AI Scraper Scoring

WebDecoy includes a dedicated scoring dimension for detecting AI training crawlers. This runs completely independently from attack detection because the signal interpretation is fundamentally different.

The Problem: AI Scrapers Don’t Look Like Attackers

When GPTBot crawls your website, it honestly identifies itself in the User-Agent header. From an attack detection perspective, this is low threat—the bot isn’t trying to hide or evade detection.

But from a content protection perspective, this is the highest possible threat—a known AI training crawler is actively collecting your content.

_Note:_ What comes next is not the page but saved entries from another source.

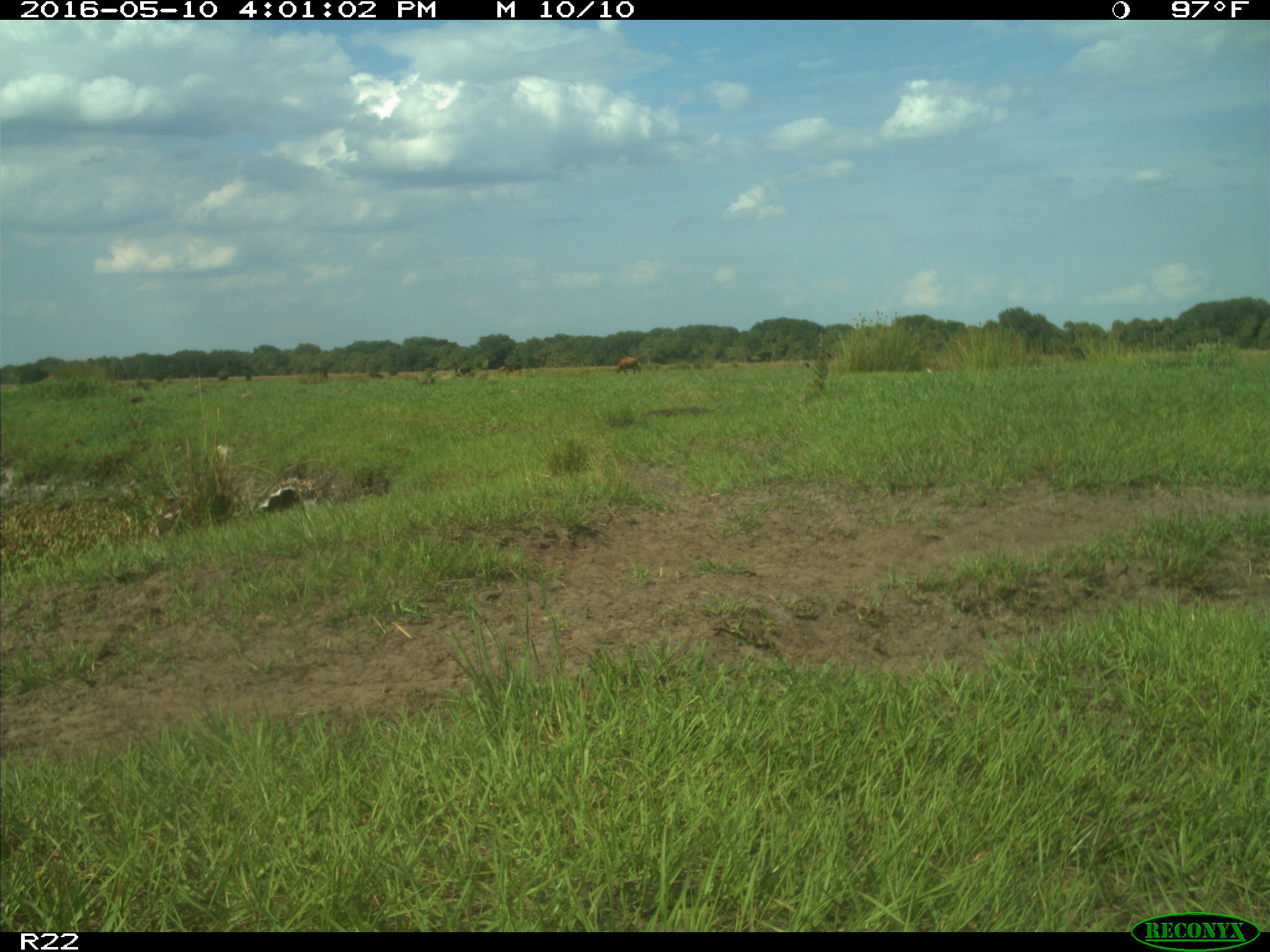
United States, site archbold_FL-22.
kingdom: Animalia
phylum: Chordata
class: Mammalia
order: Artiodactyla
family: Bovidae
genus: Bos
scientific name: Bos taurus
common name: domestic cow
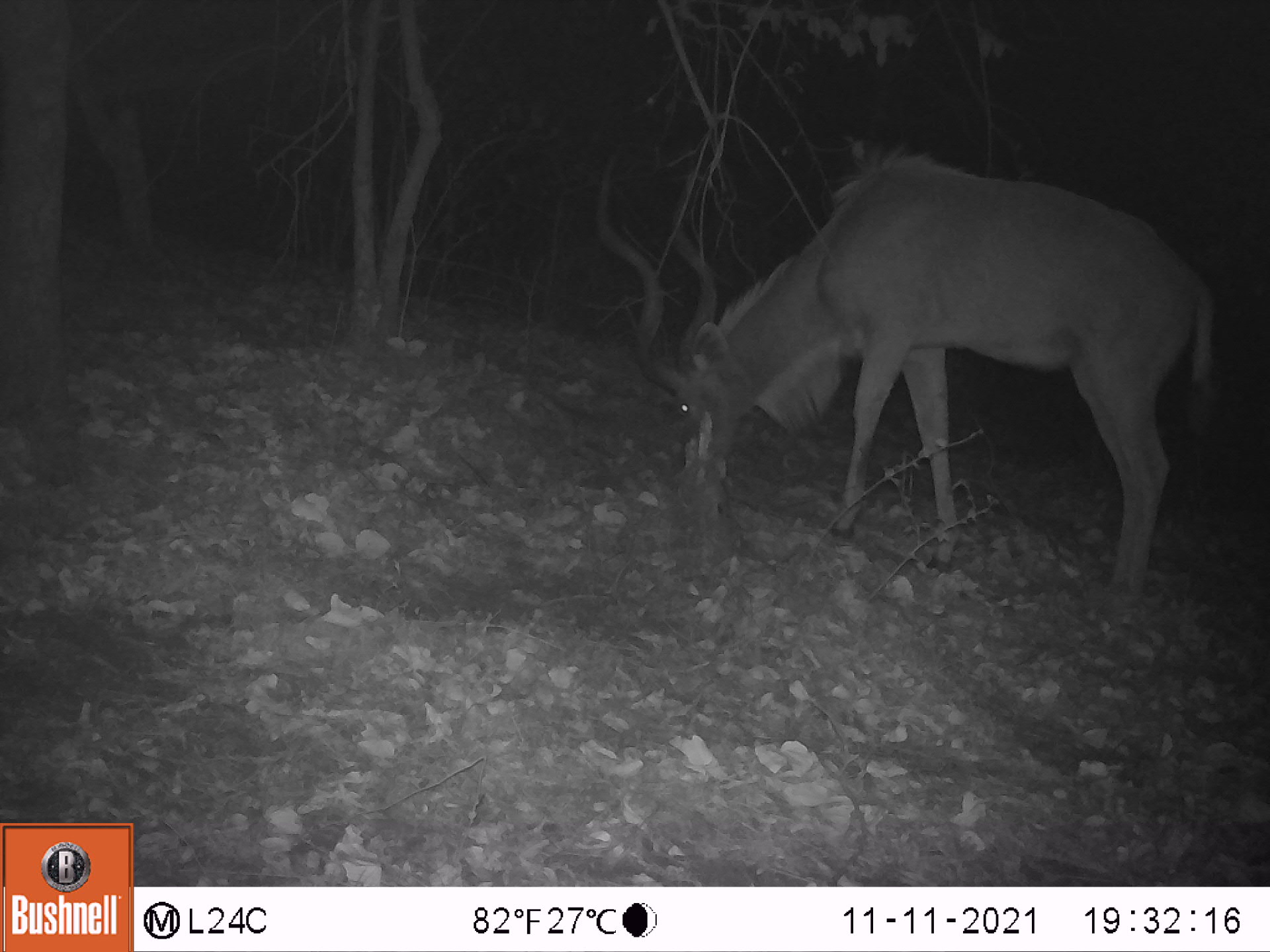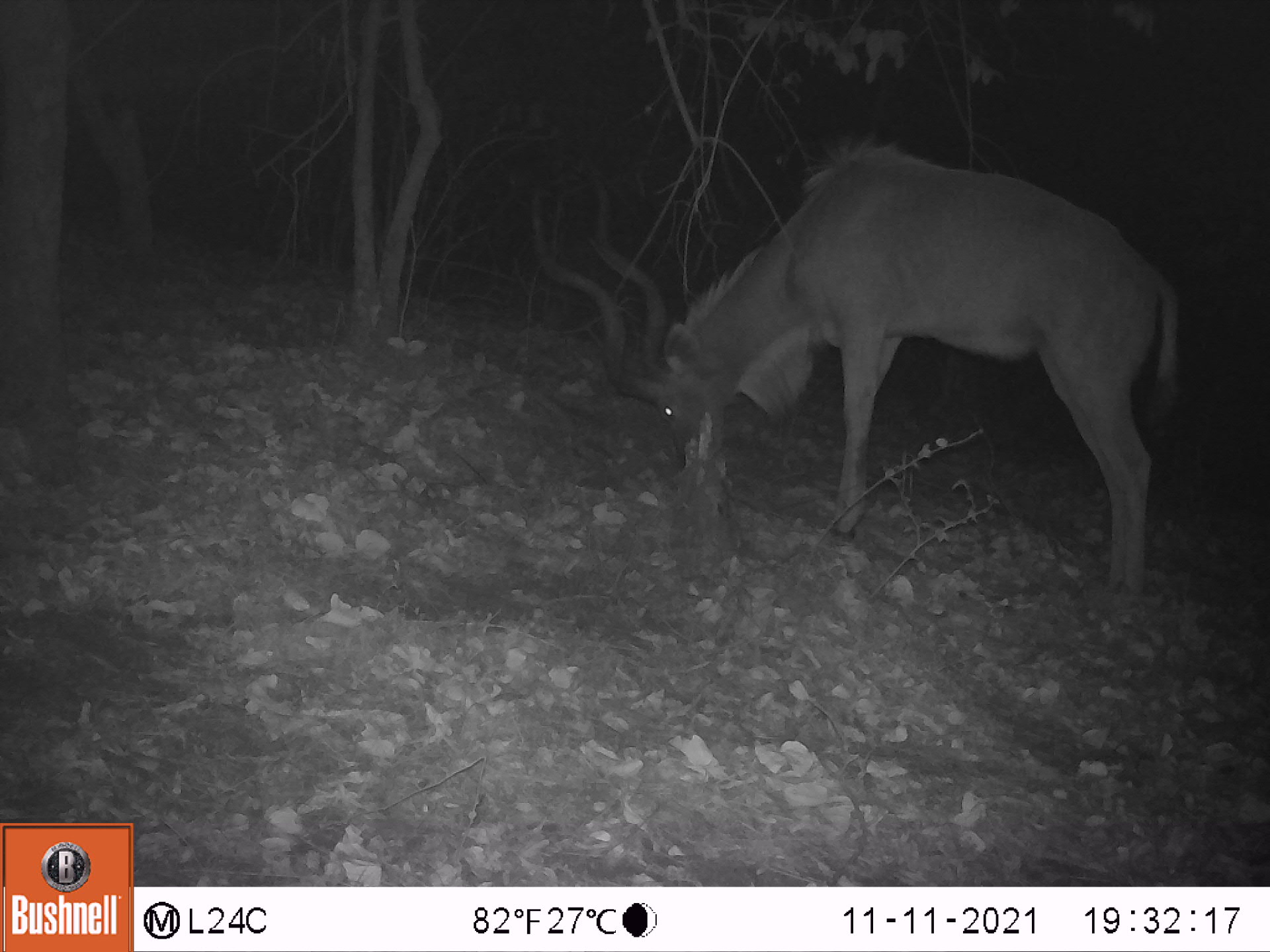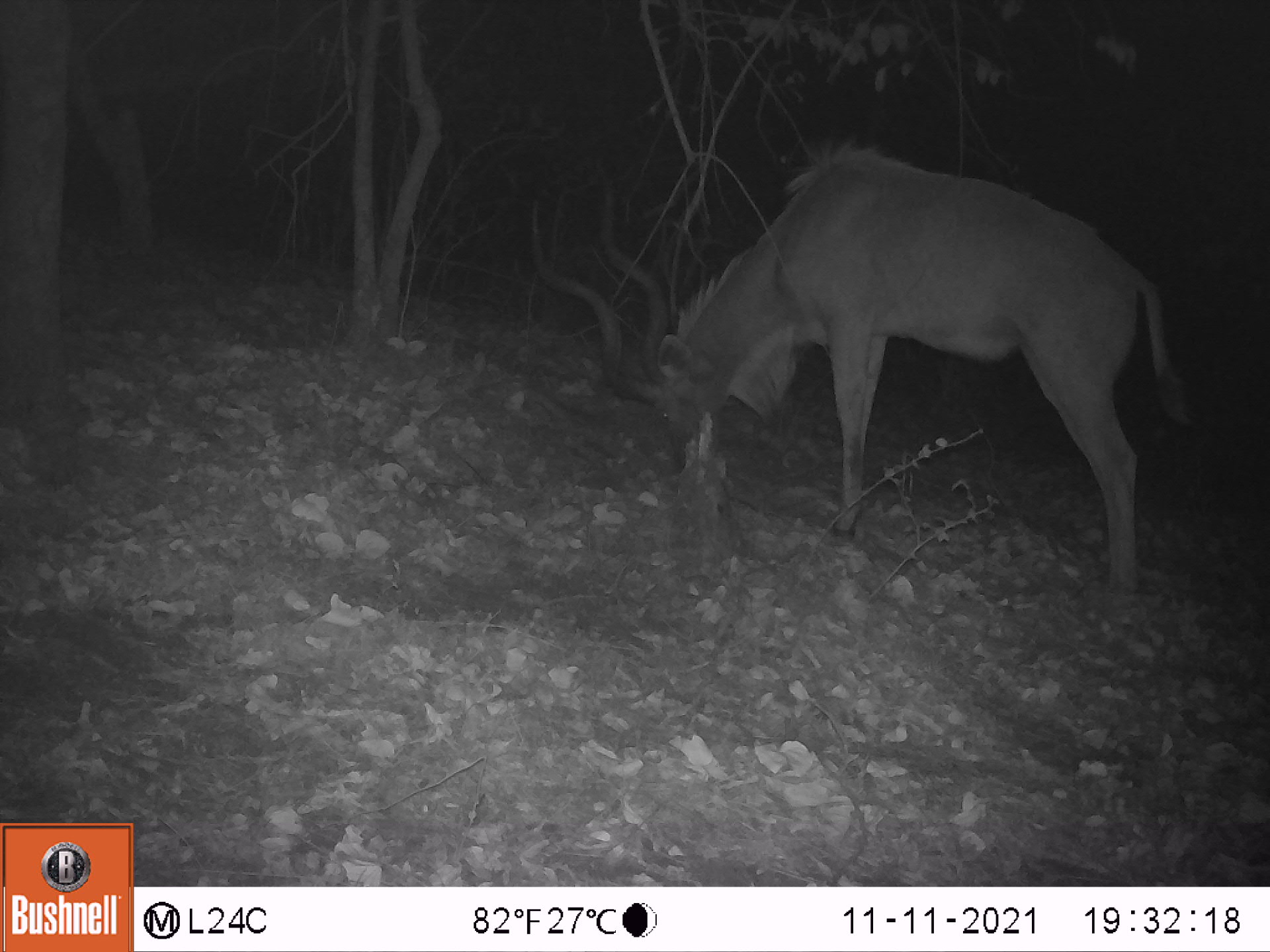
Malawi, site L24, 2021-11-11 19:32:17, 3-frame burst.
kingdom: Animalia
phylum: Chordata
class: Mammalia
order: Artiodactyla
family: Bovidae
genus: Tragelaphus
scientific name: Tragelaphus strepsiceros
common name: greater kudu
Greater kudu (Tragelaphus strepsiceros), count 1.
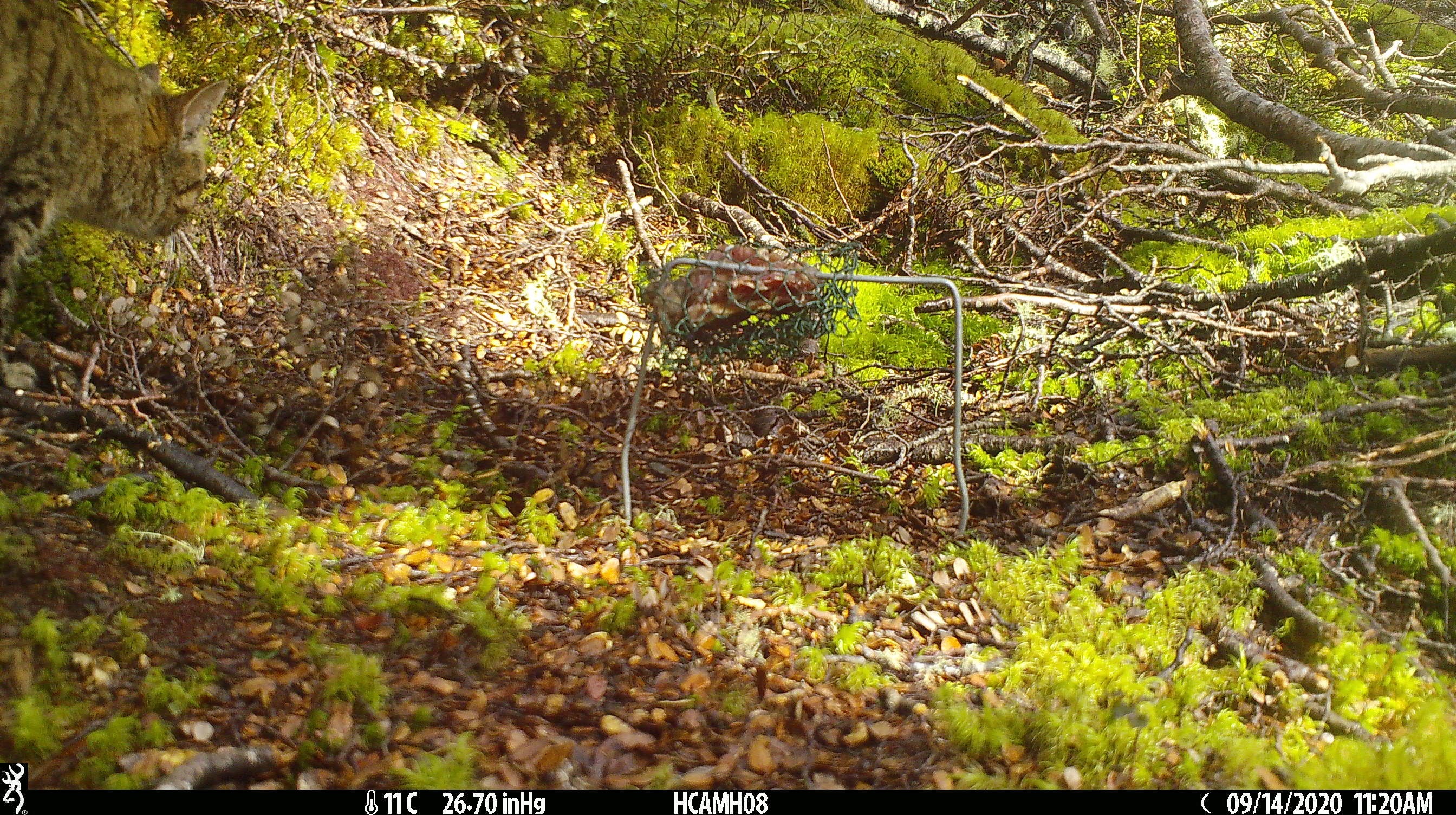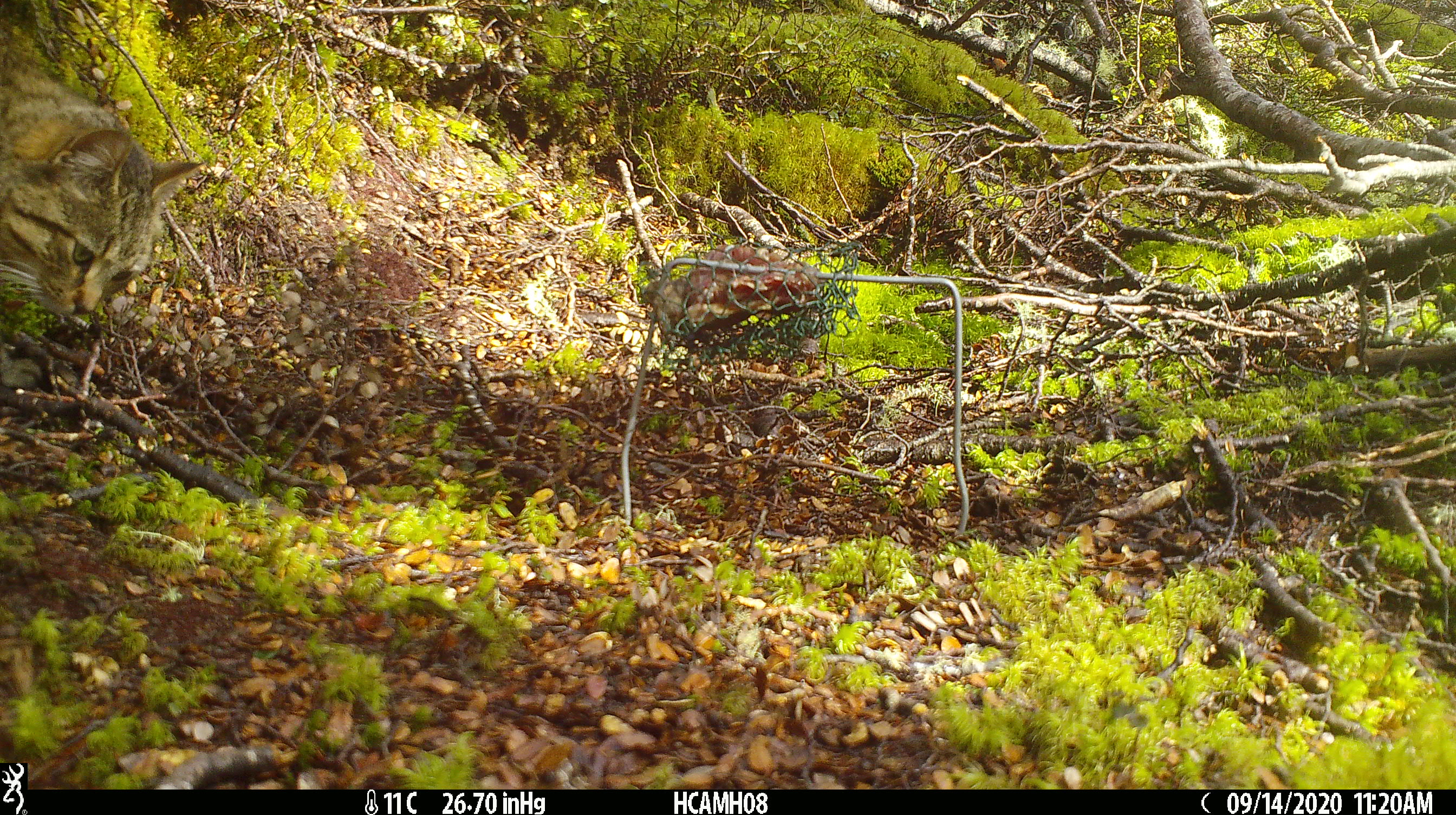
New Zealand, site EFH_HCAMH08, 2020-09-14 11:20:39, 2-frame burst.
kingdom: Animalia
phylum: Chordata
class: Mammalia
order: Carnivora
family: Felidae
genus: Felis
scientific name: Felis catus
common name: domestic cat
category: cat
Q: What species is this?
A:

Same signal, opposite interpretations:

┌─────────────────────────────────────────────────────────────────┐
│                        GPTBot Request                            │
│   User-Agent: Mozilla/5.0 AppleWebKit/537.36 (KHTML, like       │
│   Gecko; compatible; GPTBot/1.0; +https://openai.com/gptbot)    │
├─────────────────────────────────────────────────────────────────┤
│                                                                  │
│   Attack Detection View          │   Content Protection View     │
│   ──────────────────────         │   ────────────────────────    │
│   "This bot isn't hiding"        │   "Known AI training crawler" │
│   User-Agent easily spoofed      │   Confirmed identity          │
│   Score: 14 (MINIMAL)            │   Score: 85 (CRITICAL)        │
│   Verdict: Low threat            │   Verdict: High threat        │
│                                                                  │
└─────────────────────────────────────────────────────────────────┘

Why Two Separate Scores?

WebDecoy shows both scores side-by-side because they answer different questions:

Score	Question It Answers
Attack Risk	”Is this visitor trying to attack or evade detection?”
AI Scraper Risk	”Is this visitor an AI crawler collecting content for training?”

For a detected GPTBot request:

┌─────────────────────────┬─────────────────────────┐
│      Attack Risk        │    AI Scraper Risk      │
│                         │                         │
│          14             │           85            │
│       MINIMAL           │        CRITICAL         │
│                         │                         │
│  "Not trying to hide"   │   "GPTBot detected"     │
└─────────────────────────┴─────────────────────────┘

Key insight: Honest self-identification is LOW threat for attack detection but HIGH confidence for AI scraper detection.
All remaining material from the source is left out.